<<<<
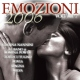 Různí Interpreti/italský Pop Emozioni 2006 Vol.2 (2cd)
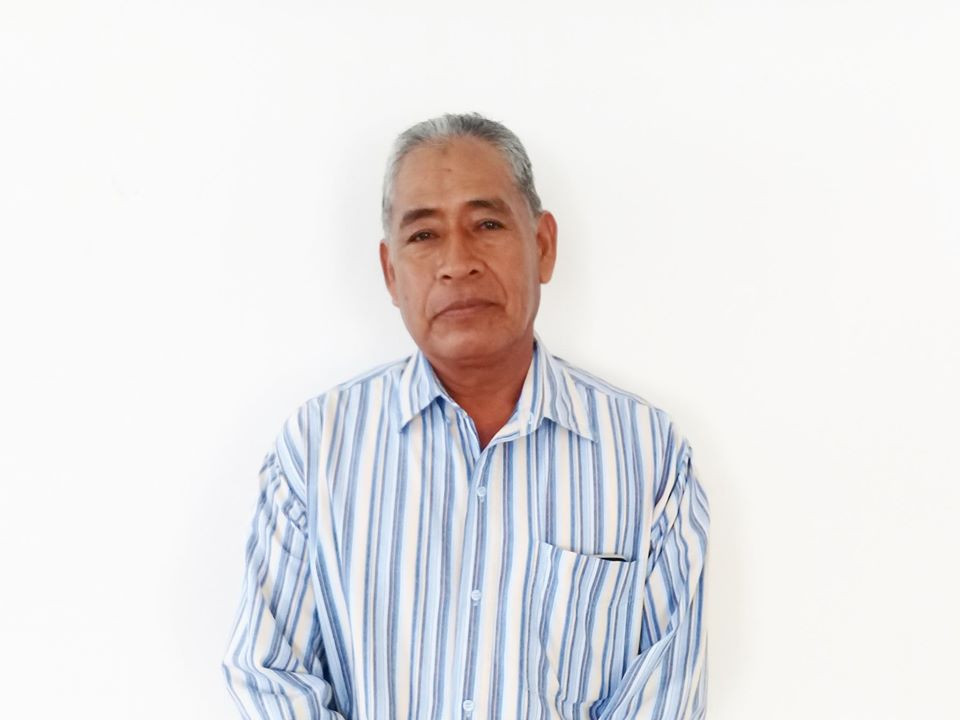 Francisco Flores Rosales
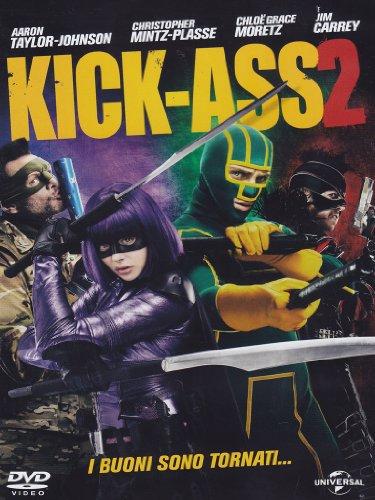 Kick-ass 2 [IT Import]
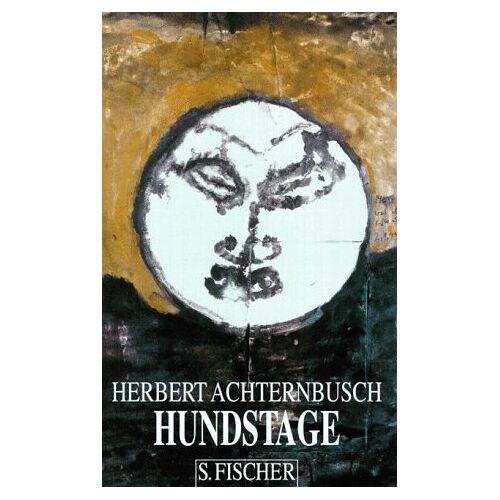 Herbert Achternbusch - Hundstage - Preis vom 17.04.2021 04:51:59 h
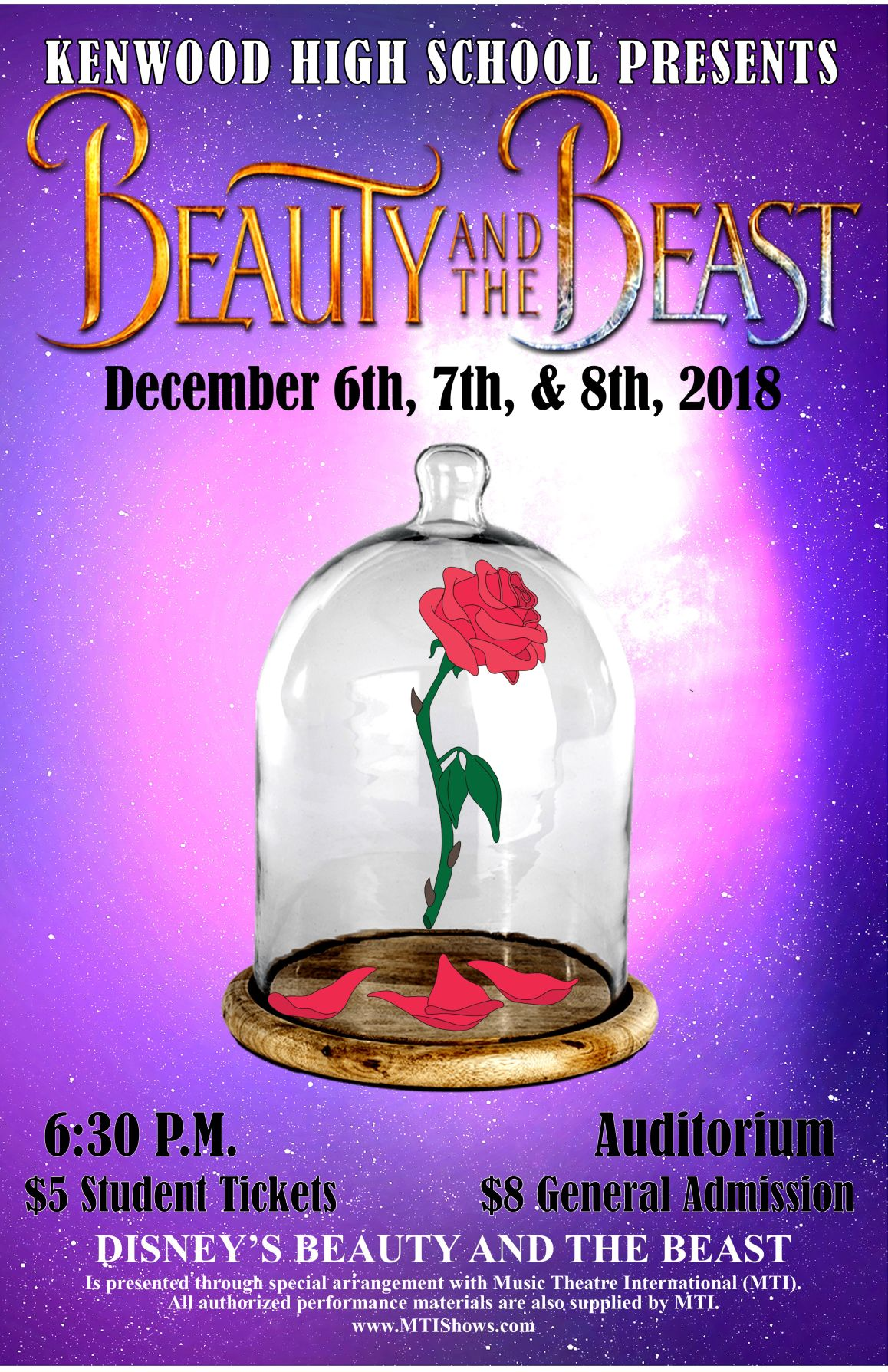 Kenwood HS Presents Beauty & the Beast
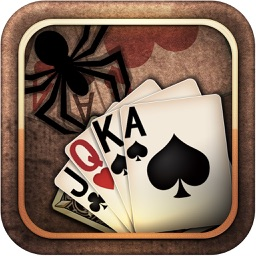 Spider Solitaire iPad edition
>>>>
Leave out the pictures and print every line of the data exactly.

■ Exercise response ■
 Různí Interpreti/italský Pop Emozioni 2006 Vol.2 (2cd)
 Francisco Flores Rosales
 Kick-ass 2 [IT Import]
 Herbert Achternbusch - Hundstage - Preis vom 17.04.2021 04:51:59 h
 Kenwood HS Presents Beauty & the Beast
 Spider Solitaire iPad edition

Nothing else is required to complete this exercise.